Life

These Sisters Just Found an Old Dime Worth $500,000 or More

The 1975 No S Proof Dime is considered by some the single greatest US coin.

1975 Roosevelt Dime No S auction
1975 Roosevelt Dime No S via GreatCollections.

Three sisters from Ohio are benefiting from their deceased family member’s foresight as they have inherited a dime that their brother stored in a bank vault for over 40 years, and for good reason: In today’s money that little $0.10 piece is now potentially worth over $500,000.

The coin was struck as a proof coin by the US Mint in San Francisco in 1975, so it has exceptionally fine detail. But more importantly, it has a distinguishing error. Known as a “no S” dime, it’s missing the “S” mark usually printed on coins. There are plenty of Philadelphia-minted “no S” dimes, but only two known examples of “no S” dimes minted in San Francisco.

Videos by VICE

The 1975 “no S” proof dime is extremely valuable to coin collectors. It’s so valuable that the only other known dime with that same misprint in existence sold at auction in 2019 for $456,000, and then it sold again months later to a private collector.

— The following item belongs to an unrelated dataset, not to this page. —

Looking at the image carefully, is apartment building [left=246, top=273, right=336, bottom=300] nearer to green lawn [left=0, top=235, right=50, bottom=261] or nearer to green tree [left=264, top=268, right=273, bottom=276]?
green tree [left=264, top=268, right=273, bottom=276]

The three sisters were a part of a dairy farming family. In 1978, their now-deceased brother and mother bought the rare coin for $18,200, roughly the equivalent of $90,000 today. They bought it as a financial safety net in case things on the farm went bad. One could say that he bought it just in case the dairy farm spoiled, but I would not say such things. 

Their brother kept the coin in a bank vault for over 40 years. The sisters were aware of the coin but were unaware of its value. They just knew that it had some value. One of the sisters—all three of whom have chosen to remain anonymous—said that her brother would talk about the coin all the time but never showed it to her and never spoke of its value. They didn’t become aware of its true significance until a man named Ian Russell brought it to their attention.

Russell is the president of a company called GreatCollections, which specializes in the auctioning of rare currency like this extremely rare misprinted dime. The brother reached out to Russell about seven years ago to tell him he had the other rare dime. Russell kept that secret to himself for all these years. 

With their brother gone, the sisters have now put the coin up for auction. The dime is going to go on display at a coin show in Tampa, Florida, beginning today, Wednesday, Sept. 25. The auction will close in late October. You can bid on it here.

The two San Francisco “no S” dimes are the only two that collectors were aware of—but there might be more of them out there. So now would be a good time to smash that piggy bank.